Many commentators have argued that one of the key factors contributing to the financial crisis of 2008 was "too big to fail"--policy-makers' belief that certain institutions could not be allowed to fail because the consequences of their failure would be too disastrous. Here, the argument is simply that there is less incentive to avoid excessive risk-taking when someone else is picking up the bill. Ex post, of course, many financial institutions did get bailed out; not just in the US but in other countries as well. However, although the foregoing argument seems highly plausible (to me at least), one cannot be sure that financial institutions believed ex ante that they would in fact be bailed out. Here I want to review some of the evidence that they did.

The first kind of evidence is that people favourable to the banks were in Washington during the lead-up to the crisis.

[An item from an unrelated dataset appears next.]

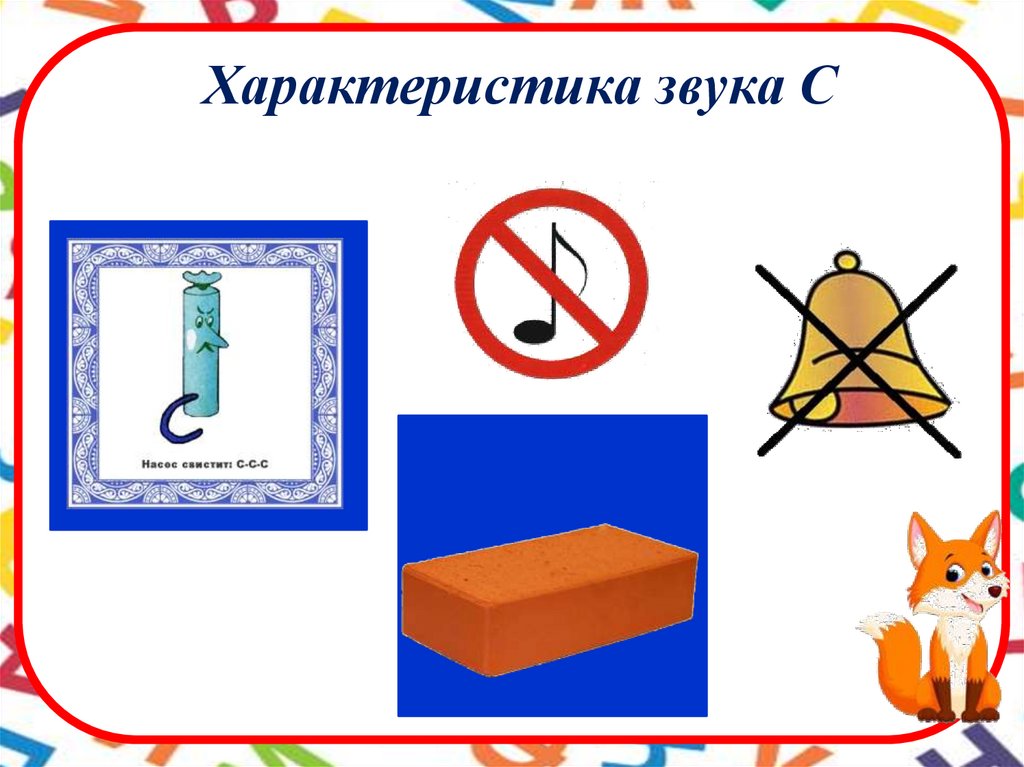 Характеристика звука С

Насос свистит: С-С-С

The two most prominent examples are Hank Paulson, who was Treasury Secretary between 2006 and 2009, and Tim Geithner, who was president of the New York Fed between 2003 and 2009. Paulson had been the CEO of Goldman Sachs between 1999 and 2006. Of course, by itself this fact is very weak evidence that he put his old institution's interests before the tax-payer's. However, there are a couple of additional reasons to suspect he might have done. First, Lehman Brothers--Goldman's biggest rival--was allowed to fail, yet AIG, which owed money to Goldman at the time, was bailed out. Second, on September 18th, 2008 (the day of the run on US money market funds) Paulson corresponded with Lloyd Blankfein, who succeeded Paulson as CEO of Goldman Sachs, more than with any other person in Washington except Ben Bernanke. Geithner has been accused by Sheila Bair, the ex-head of the FDIC, of putting the interests of bailed-out institutions' creditors before those of the US tax-payer. Similar accusations have been made against him by Neil Barofsky, the special inspector general of TARP and author of Bailout. Indeed, Geithner was ostensibly described by one Wall Street banker as "our man in Washington."

The second kind of evidence is that the largest Wall Street banks seem to enjoy a "too big to fail" subsidy. In particular, they face lower borrowing costs than their rivals because of the implicit government guarantee on their debts. According to a report by the Independent Community Bankers of America, of 15 studies that investigated the existence of the "too big to fail" subsidy, 14 found evidence that it existed, whereas only 1 did not, and that study was carried out by JP Morgan Chase. More recently, a study by Goldman Sachs found that the "too big to fail" subsidy has generally been small in magnitude, was largest during the financial crisis, but has since become negative. However, as the Bloomberg article reports, the economist Simon Johnson "said that Goldman Sachs' report proves the value of the too-big-to-fail subsidy because it shows the biggest banks enjoyed a large advantage during the financial crisis".

The third kind of evidence is simply the long list of bailouts that preceded those of 2008. Franklin National Bank was bailed out in 1974; Continental Illinois was bailed out in 1984; a large number of financial institutions were bailed out in 1989 following the S&L crisis; and several Wall Street banks were indirectly bailed out in 1994 when the Mexican government was loaned $50 billion to pay off its creditors after the peso crisis. In addition, LTCM's bailout in 1998 was organised by the New York Fed and was helped-along by easy monetary policy on the part of the Federal Reserve (though it was not taxpayer funded). Finally, a number of large non-financial institutions have been bailed out by the US government over the years. These include: the Penn Central Railroad in 1970, Lockheed in 1971, New York City in 1975, Chrysler in 1980, and the airline industry in 2001.